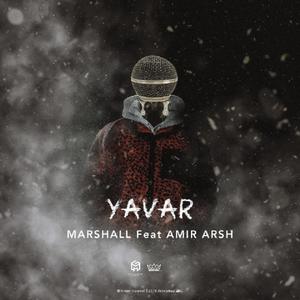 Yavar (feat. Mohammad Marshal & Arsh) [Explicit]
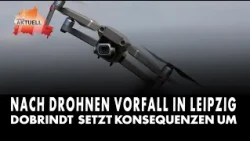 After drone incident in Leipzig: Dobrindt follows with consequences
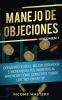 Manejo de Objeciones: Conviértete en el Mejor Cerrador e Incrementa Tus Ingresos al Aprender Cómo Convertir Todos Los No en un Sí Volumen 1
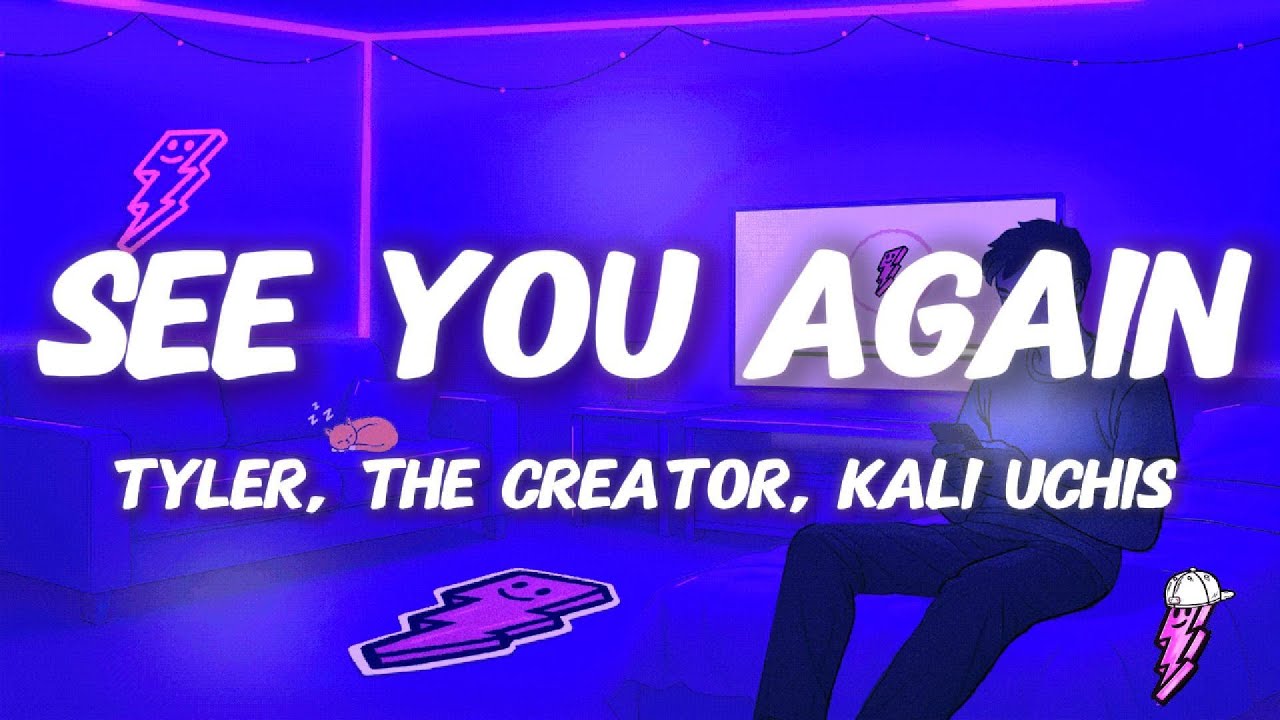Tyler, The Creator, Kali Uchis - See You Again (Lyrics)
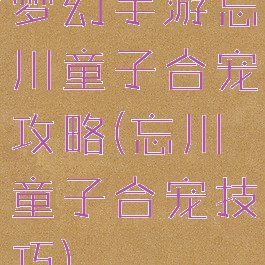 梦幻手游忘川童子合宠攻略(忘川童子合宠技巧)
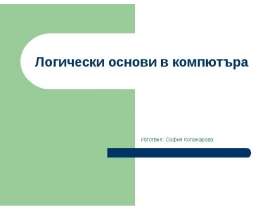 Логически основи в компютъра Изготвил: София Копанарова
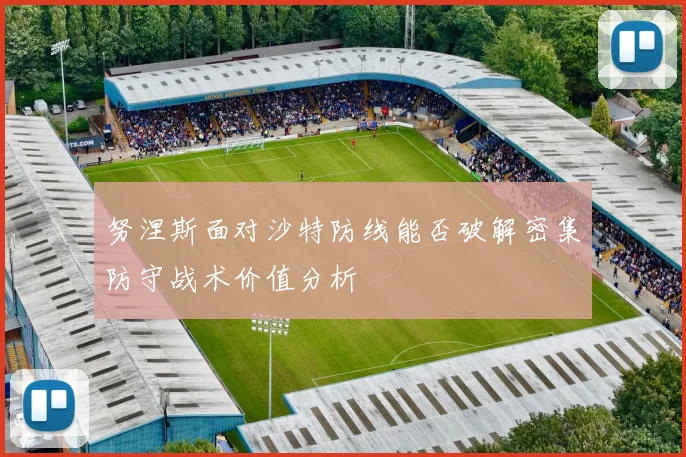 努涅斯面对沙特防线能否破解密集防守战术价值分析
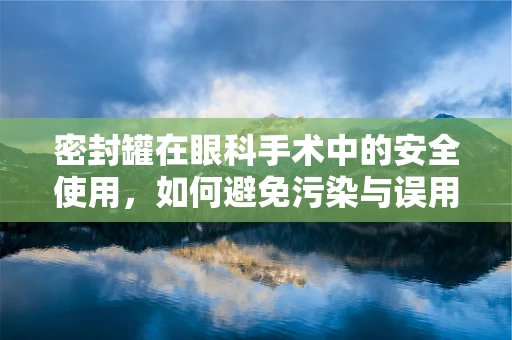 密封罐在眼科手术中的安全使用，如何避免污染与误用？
----------------
**Problem:** Reproduce the text of every record above character for character, leaving the pictures out of your answer.

**Completed task:**
 Yavar (feat. Mohammad Marshal & Arsh) [Explicit]
 After drone incident in Leipzig: Dobrindt follows with consequences
 Manejo de Objeciones: Conviértete en el Mejor Cerrador e Incrementa Tus Ingresos al Aprender Cómo Convertir Todos Los No en un Sí Volumen 1
Tyler, The Creator, Kali Uchis - See You Again (Lyrics)
 梦幻手游忘川童子合宠攻略(忘川童子合宠技巧)
 Логически основи в компютъра Изготвил: София Копанарова
 努涅斯面对沙特防线能否破解密集防守战术价值分析
 密封罐在眼科手术中的安全使用，如何避免污染与误用？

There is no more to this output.